Call it parsing of words.
The billboards that soon will dot the state show a smiling doctor with the banner: “Don’t let Government Inaction Threaten OUR HOSPITALS.”
Why not “Legislators’ Inaction”?
The billboards are part of a soon-to-be-launched multimedia campaign by the Virginia Hospital & Healthcare Association, an advocacy group of more than 100 hospitals across the state.
It wants to call attention to large shortfalls in government funding from Medicare and Medicaid that are leading to cuts in services and hospital closings.
“Ninety percent of our Medicare rates will be cut,” says James B. Cole, association chairman and president and chief executive of the Virginia Hospital Center in Arlington. To blame are changes brought by the Affordable Care Act, steadily declining rates of reimbursement by Medicare and Medicaid and sequestration that is forcing federal spending cuts, he says.
The association makes good points.
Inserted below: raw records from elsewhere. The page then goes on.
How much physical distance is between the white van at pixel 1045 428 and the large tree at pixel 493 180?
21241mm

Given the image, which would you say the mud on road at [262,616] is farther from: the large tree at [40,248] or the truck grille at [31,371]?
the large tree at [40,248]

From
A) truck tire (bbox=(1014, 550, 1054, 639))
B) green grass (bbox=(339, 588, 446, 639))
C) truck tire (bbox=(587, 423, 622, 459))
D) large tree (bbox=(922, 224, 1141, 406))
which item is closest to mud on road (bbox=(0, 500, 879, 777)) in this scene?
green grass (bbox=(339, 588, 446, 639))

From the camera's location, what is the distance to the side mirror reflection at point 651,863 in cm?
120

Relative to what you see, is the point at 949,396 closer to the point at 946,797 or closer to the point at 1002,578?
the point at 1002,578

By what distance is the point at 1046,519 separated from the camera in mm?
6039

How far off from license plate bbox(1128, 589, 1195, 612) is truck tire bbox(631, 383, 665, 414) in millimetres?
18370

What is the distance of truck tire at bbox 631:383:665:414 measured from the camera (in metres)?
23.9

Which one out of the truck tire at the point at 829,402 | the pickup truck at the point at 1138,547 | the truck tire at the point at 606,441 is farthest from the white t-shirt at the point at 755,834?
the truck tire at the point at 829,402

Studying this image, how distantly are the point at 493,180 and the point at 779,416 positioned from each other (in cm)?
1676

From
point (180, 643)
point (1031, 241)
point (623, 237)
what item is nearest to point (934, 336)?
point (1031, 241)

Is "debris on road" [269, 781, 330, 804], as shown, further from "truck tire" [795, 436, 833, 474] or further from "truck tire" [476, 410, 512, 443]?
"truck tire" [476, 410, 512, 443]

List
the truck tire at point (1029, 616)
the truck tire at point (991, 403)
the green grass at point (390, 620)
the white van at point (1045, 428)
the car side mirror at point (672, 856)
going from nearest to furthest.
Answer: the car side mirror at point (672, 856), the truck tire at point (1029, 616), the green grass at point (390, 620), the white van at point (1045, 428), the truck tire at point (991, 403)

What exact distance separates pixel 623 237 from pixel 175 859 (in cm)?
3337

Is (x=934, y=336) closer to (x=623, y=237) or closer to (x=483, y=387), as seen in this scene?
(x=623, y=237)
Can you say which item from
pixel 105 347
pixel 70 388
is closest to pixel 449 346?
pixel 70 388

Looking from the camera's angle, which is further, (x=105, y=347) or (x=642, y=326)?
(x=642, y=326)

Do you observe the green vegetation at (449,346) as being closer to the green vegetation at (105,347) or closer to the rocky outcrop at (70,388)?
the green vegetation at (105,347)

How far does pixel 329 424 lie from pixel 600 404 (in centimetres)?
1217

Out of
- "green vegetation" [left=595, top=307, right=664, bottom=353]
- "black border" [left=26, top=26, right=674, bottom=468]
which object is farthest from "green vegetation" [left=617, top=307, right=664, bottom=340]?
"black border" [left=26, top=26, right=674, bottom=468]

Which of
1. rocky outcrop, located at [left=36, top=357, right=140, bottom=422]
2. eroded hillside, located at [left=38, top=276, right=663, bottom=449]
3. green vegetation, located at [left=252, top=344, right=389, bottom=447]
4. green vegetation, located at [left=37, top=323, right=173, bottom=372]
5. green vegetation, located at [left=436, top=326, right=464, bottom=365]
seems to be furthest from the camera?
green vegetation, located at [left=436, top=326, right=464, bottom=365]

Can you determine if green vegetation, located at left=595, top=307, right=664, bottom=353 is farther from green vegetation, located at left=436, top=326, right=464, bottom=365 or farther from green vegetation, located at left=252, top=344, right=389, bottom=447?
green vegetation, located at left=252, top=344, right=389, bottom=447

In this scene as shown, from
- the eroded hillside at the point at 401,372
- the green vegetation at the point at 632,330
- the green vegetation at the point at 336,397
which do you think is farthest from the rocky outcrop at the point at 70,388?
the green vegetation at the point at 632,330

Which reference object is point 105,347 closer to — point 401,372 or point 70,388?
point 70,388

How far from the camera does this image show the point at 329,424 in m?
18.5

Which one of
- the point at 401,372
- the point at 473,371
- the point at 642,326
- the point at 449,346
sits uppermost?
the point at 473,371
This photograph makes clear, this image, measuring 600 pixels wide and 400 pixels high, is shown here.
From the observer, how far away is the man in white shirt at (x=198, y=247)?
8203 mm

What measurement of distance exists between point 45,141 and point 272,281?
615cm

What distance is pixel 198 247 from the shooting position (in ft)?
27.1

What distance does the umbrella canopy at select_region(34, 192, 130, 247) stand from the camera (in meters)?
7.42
Rising health care costs and worsening revenues have led to closures and cutbacks in services such as obstetrics, especially in rural hospitals in Virginia, according to five hospital chiefs speaking at a press conference in Richmond today.
Medicare, for instance, reimburses only 66 cents on every dollar billed to it.
But the elephant in the room, so to speak, was that the Republican-controlled House of Delegates in the General Assembly has stubbornly refused to expand Medicaid funding to 400,000 low-income Virginians as the Affordable Care Act would allow. That has hurt hospitals badly because many of those people can’t qualify for private or government help and make too much money to qualify for traditional Medicaid.
It was a point the hospital group really didn’t want to bring up. But reporters pressed the question anyway. Association members resisted, saying there was no “silver bullet” to hospital funding problems and that a “dialogue” must go forth to produce compromises.
The General Assembly has not given in to expansion for two sessions and is a major sticking point between it and Democratic Gov. Terry McAuliffe.
Asked why they didn’t advertise “legislators’ inaction,” they said that the issues are bigger than that and “government” is a better word. A fundamental issue is that hospitals are being required to do more under government regulations while not being reimbursed for it.
“What we want is a solution,” said Toni R. Arabell, chief executive of Bon Secours Richmond Health System and St. Mary’s Hospital. “That solution could perhaps include Medicaid expansion.”
The campaign, called “Virginia Hospitals: Our Lifeline,” will include television ads, radio, digital and other outlets. A spokesman declines to say how much the campaign will cost.